● Written exercise 1
According to the essay about the autumn foliage peak, which route did the late afternoon bike ride follow, and to what town?

● Document excerpt

————

I buy into this. Even though it makes the season seem fragile and doomed. But yesterday was the ideal set-up. A raw, rainy Saturday spent putting up orange yard sale signs encased in plastic sleeves on telephone poles, light standards, and a few trees. A heavy downpour through the night. And then today, the sky miraculously clear, or lightly swept with cirrus clouds. And we sat in our driveway all morning and early afternoon, fiddling with displays of games and books and cassettes, seeing the merest trickle of yard sale devotees, because everyone else was out leaf-looking, pumpkin-buying, cider-sipping in the toasty mid-fall warmth, because today was the peak.

So after we shed the last of our unsold but unwelcomed-back possessions ("Curb it") and counted our maybe $159 earnings for the day, I took a late afternoon bike ride up Arlington's Minuteman Rail Trail to Lexington to see the peak. It wasn't a tunnel of gold and red; it never is. There were long stretches of stubborn green, and then a sudden maple all gone a complex orange, or sumac holding down the crimson, and then a brief sun-shot illumination of yellow this and copper that. You don't need the sun out to have a peak, but it helps.

————

● Dataset content
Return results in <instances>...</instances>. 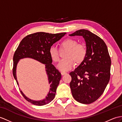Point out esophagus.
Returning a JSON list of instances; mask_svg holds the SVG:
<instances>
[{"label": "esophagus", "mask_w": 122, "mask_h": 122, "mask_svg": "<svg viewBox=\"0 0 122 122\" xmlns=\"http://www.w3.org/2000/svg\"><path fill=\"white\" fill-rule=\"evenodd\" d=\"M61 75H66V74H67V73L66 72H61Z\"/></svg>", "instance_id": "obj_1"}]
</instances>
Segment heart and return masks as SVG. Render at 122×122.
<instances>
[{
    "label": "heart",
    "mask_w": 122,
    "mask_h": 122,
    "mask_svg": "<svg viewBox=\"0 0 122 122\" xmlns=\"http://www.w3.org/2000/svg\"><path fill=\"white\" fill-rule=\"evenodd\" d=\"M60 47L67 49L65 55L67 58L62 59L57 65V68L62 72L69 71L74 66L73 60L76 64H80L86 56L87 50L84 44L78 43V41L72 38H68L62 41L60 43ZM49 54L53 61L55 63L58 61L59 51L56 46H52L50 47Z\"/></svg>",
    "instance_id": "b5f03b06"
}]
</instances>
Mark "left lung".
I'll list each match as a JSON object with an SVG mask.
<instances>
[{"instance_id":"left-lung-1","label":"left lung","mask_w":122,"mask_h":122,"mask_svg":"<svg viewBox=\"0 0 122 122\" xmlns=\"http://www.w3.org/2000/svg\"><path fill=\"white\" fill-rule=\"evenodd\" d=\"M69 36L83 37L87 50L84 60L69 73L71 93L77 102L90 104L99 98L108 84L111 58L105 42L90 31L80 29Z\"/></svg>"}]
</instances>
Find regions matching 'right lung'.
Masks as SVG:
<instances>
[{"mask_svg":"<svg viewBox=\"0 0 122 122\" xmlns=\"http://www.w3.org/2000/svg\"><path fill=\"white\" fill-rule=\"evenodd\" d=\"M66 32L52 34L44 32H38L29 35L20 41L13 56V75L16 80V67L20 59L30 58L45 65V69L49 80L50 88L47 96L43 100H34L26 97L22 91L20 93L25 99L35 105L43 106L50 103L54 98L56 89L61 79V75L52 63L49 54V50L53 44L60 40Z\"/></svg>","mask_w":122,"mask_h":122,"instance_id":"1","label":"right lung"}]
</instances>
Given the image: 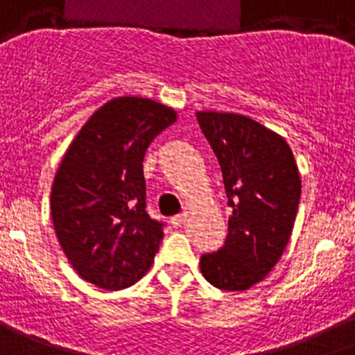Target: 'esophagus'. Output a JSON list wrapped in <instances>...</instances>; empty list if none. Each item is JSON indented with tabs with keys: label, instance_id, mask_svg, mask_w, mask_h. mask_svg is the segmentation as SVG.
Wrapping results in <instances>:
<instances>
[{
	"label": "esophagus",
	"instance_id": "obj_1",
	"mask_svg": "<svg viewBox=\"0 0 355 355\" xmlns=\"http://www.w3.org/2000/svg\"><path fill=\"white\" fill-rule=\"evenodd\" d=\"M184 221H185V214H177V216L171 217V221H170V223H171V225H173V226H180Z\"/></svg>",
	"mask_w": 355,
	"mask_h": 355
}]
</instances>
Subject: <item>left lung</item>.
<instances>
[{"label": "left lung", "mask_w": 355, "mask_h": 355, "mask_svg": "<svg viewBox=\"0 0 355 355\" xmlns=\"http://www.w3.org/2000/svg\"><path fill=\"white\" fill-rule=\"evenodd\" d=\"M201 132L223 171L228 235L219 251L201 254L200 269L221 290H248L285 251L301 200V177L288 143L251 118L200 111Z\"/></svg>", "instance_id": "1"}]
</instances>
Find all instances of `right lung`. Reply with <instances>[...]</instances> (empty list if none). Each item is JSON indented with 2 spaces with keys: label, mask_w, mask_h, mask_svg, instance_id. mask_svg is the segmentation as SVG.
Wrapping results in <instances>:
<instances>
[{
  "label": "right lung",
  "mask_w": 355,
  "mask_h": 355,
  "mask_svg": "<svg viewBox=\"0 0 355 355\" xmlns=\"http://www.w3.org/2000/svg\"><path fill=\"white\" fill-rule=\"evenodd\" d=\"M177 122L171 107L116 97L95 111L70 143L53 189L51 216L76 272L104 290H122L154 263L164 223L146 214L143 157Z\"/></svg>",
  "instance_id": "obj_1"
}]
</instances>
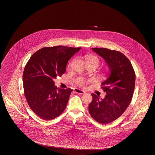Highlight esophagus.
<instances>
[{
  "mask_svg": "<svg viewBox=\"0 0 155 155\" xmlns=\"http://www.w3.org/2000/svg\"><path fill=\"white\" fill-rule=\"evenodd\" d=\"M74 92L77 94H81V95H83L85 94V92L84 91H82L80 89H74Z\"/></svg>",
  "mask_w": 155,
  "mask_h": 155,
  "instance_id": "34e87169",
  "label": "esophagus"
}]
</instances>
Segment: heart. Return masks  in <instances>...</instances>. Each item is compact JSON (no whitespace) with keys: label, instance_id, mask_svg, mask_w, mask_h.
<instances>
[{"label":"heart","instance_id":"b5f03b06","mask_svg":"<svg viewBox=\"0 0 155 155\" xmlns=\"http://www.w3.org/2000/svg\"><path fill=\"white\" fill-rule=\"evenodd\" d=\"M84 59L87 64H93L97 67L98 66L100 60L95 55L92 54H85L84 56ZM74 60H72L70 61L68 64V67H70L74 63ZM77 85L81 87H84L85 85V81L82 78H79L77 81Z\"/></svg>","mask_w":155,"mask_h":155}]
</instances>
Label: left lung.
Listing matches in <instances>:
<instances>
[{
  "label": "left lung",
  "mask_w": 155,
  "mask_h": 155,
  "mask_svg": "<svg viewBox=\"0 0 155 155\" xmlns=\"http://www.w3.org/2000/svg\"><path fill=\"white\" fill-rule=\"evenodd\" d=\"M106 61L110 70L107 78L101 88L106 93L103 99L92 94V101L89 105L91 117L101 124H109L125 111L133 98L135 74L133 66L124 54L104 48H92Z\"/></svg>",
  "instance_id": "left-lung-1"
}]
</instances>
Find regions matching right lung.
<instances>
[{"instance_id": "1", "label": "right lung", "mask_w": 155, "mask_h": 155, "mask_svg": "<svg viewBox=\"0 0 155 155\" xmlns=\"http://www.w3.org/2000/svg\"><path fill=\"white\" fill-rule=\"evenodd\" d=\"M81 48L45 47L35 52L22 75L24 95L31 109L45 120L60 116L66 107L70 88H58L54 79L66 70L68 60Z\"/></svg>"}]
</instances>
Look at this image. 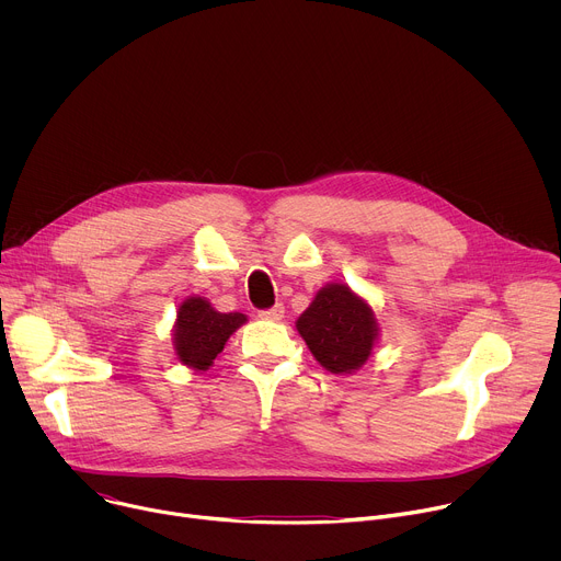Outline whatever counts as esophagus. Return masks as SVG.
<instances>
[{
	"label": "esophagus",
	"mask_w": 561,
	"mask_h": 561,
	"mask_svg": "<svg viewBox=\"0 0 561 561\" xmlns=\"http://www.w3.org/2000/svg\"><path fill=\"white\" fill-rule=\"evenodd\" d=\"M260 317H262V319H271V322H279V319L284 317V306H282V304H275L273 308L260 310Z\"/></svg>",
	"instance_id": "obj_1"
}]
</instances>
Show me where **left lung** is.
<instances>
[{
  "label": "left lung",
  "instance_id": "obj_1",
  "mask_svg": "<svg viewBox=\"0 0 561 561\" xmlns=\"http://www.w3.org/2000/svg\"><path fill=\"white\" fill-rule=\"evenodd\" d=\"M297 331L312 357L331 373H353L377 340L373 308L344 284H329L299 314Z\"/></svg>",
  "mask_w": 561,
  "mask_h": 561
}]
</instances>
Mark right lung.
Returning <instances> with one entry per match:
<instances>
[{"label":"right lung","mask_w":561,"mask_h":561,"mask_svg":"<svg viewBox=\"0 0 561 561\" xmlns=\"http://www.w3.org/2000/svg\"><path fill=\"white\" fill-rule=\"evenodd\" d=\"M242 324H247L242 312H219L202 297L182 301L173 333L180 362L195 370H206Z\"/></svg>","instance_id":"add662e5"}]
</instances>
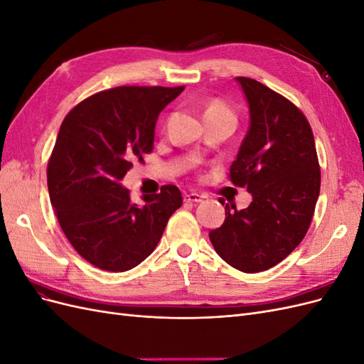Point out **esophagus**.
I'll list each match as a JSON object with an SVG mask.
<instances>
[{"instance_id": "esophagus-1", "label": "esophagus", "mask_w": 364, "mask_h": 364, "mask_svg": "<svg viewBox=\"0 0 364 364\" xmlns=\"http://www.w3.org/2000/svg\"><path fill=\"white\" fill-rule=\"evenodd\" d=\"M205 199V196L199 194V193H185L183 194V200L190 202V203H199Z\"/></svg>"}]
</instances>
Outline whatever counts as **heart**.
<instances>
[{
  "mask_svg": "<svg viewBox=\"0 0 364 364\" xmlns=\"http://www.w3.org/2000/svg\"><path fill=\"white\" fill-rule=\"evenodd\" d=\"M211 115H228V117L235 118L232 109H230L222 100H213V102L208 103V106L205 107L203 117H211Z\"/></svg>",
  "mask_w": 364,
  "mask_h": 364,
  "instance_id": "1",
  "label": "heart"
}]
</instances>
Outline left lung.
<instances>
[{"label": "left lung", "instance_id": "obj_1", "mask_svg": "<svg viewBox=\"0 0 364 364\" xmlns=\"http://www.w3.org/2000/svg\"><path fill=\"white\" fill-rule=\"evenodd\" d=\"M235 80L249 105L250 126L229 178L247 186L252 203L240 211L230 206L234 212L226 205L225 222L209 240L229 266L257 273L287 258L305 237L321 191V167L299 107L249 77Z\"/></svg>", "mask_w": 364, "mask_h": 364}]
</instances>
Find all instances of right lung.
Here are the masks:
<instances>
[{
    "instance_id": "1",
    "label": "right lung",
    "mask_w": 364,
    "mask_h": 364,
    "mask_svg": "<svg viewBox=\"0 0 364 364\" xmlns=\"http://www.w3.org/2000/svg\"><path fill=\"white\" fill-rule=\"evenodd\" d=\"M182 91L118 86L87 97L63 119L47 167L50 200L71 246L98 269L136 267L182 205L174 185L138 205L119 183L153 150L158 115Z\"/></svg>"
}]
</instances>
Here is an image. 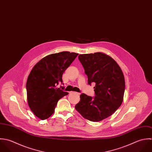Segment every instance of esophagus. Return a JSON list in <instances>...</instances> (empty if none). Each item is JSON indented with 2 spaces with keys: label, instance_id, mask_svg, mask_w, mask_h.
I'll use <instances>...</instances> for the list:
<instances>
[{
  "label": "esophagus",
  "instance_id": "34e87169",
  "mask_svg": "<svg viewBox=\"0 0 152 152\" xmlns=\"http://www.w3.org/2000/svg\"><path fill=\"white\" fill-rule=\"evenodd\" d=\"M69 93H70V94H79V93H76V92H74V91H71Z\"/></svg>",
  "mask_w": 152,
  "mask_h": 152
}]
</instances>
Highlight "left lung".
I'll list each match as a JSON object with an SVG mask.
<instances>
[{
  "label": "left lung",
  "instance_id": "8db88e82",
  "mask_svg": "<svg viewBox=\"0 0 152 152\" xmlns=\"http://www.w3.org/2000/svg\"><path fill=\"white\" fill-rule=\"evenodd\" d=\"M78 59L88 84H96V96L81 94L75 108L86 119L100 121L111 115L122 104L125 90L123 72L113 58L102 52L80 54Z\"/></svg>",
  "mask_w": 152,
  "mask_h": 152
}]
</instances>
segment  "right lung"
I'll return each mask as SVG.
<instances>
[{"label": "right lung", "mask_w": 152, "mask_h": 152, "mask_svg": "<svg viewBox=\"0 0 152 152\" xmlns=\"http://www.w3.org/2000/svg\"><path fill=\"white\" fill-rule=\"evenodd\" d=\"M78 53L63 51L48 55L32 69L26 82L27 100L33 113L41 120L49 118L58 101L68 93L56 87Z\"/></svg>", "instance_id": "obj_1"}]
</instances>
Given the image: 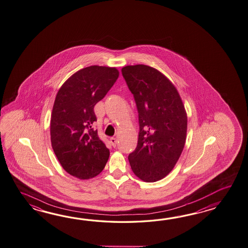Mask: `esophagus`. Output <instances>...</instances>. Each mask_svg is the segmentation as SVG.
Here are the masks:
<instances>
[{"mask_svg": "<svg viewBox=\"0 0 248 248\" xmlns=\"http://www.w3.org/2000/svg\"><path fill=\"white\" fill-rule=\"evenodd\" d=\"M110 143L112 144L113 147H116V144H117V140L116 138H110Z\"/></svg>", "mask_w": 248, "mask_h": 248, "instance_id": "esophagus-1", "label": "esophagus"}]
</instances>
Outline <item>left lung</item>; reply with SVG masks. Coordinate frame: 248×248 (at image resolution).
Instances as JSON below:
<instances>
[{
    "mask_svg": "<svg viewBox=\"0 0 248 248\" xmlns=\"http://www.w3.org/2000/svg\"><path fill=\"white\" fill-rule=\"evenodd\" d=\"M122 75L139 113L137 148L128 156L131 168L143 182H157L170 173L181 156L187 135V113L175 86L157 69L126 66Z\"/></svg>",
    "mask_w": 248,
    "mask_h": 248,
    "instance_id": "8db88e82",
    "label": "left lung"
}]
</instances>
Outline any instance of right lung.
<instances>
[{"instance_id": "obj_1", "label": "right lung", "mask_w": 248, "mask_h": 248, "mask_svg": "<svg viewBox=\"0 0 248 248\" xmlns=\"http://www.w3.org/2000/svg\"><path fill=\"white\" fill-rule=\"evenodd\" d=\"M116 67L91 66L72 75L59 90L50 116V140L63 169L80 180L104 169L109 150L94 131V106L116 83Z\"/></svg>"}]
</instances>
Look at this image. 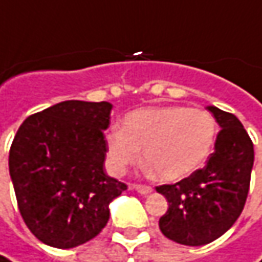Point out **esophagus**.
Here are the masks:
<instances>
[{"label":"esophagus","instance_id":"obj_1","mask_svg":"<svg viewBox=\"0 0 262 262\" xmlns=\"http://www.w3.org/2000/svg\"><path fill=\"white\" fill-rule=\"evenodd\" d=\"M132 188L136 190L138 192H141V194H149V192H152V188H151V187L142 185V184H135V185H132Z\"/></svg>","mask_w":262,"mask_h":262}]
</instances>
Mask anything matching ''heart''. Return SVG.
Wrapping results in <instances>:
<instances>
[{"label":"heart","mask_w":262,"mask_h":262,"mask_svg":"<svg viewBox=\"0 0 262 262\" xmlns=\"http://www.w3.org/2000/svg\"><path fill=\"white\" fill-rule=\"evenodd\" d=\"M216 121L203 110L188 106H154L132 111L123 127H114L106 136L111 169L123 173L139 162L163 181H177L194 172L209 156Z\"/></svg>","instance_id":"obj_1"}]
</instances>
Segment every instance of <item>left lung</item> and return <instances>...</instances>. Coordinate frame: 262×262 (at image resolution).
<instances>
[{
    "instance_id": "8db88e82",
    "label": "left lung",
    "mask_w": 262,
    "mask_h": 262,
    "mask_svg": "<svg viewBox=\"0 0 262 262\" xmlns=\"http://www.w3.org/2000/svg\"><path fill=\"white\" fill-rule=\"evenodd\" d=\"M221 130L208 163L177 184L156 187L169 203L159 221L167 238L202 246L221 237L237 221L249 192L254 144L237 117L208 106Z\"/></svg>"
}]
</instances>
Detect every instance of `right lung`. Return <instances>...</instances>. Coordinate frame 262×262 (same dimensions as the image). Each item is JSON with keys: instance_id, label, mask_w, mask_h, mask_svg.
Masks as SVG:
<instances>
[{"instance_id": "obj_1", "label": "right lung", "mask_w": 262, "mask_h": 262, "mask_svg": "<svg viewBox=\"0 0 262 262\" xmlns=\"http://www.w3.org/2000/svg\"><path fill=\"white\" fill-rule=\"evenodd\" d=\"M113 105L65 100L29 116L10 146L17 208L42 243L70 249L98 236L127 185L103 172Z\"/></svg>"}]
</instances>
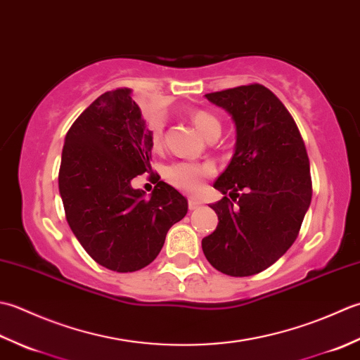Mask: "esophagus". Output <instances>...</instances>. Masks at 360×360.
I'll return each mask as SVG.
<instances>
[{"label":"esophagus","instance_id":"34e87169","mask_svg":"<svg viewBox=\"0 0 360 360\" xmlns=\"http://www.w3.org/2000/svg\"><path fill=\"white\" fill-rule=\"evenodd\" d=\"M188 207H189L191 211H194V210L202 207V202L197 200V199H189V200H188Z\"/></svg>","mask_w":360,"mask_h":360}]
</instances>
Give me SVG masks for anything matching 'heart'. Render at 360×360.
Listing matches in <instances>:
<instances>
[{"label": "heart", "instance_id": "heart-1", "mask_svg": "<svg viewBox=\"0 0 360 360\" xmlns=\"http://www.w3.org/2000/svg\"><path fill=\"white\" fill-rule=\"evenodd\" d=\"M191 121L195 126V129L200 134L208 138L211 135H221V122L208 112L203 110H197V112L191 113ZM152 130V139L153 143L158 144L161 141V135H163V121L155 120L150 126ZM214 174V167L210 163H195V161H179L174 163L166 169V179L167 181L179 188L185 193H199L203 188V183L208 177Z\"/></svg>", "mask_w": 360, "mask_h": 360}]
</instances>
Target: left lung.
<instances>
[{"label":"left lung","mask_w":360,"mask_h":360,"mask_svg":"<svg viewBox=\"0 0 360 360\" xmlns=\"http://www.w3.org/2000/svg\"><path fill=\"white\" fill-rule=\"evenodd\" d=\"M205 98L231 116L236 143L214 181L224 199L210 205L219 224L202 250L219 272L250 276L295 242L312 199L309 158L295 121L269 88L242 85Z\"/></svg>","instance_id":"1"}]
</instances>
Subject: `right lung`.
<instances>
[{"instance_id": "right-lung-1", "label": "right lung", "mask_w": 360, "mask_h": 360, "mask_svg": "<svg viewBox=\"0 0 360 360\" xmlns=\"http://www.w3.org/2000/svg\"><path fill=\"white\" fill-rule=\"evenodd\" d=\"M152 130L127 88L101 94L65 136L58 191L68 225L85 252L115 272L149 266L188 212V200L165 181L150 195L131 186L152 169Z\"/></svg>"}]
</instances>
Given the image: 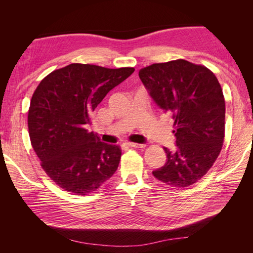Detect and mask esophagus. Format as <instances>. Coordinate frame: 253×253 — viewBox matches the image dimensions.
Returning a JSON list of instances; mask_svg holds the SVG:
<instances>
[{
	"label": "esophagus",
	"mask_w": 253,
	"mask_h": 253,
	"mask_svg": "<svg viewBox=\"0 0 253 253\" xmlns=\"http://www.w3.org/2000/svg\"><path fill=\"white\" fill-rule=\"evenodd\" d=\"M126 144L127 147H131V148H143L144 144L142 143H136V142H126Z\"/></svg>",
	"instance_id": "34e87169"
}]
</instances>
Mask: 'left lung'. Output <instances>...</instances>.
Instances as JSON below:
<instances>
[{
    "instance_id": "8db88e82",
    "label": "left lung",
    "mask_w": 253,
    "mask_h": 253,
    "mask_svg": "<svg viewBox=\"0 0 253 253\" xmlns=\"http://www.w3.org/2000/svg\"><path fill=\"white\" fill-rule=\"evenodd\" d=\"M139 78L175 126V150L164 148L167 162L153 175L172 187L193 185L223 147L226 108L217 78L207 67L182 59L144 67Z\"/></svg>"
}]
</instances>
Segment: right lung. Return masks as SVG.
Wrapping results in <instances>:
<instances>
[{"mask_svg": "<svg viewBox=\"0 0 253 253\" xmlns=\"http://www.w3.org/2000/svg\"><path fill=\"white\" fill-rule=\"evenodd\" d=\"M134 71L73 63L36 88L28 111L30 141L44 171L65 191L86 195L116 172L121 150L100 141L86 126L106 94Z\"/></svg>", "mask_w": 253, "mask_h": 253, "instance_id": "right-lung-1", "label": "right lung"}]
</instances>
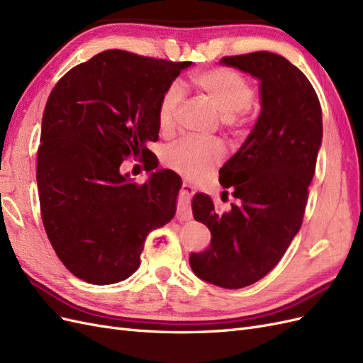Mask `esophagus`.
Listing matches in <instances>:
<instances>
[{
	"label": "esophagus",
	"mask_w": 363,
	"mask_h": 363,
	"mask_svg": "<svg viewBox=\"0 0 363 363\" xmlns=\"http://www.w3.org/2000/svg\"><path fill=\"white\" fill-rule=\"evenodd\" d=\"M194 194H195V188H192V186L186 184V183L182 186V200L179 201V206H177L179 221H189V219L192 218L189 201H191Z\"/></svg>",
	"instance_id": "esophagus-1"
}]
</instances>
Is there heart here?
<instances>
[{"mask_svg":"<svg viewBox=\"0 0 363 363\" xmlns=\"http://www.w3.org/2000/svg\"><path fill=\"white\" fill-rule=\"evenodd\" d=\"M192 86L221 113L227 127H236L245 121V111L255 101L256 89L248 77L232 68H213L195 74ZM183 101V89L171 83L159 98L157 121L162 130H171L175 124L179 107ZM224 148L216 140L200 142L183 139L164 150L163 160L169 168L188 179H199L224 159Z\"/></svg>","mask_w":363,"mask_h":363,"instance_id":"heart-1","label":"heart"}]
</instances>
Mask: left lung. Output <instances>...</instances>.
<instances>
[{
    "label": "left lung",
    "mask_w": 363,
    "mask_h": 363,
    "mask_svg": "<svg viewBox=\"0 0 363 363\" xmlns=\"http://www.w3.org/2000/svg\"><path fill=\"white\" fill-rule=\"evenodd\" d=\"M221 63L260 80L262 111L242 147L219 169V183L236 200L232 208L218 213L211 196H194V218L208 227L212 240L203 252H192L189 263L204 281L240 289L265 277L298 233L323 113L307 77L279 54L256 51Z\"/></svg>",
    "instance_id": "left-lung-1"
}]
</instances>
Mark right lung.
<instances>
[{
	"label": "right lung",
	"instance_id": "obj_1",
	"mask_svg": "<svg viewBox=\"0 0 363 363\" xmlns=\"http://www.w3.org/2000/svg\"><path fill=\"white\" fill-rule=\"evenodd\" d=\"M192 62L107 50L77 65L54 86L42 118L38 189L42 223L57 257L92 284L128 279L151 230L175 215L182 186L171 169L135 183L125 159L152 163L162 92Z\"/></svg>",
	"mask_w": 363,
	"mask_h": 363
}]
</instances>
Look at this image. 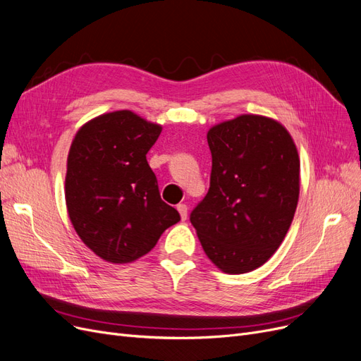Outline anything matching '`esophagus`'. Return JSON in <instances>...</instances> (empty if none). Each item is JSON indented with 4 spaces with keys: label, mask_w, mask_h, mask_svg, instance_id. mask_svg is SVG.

————

● Written exercise 2
Identify every line of the rows that contains the word "regions", treating case as significant, and copy each such line.

● Task output 1
It followed Arlington's Minuteman Rail Trail to Lexington.

● Task output 2
Find regions matching 'right lung'.
Find regions matching right lung.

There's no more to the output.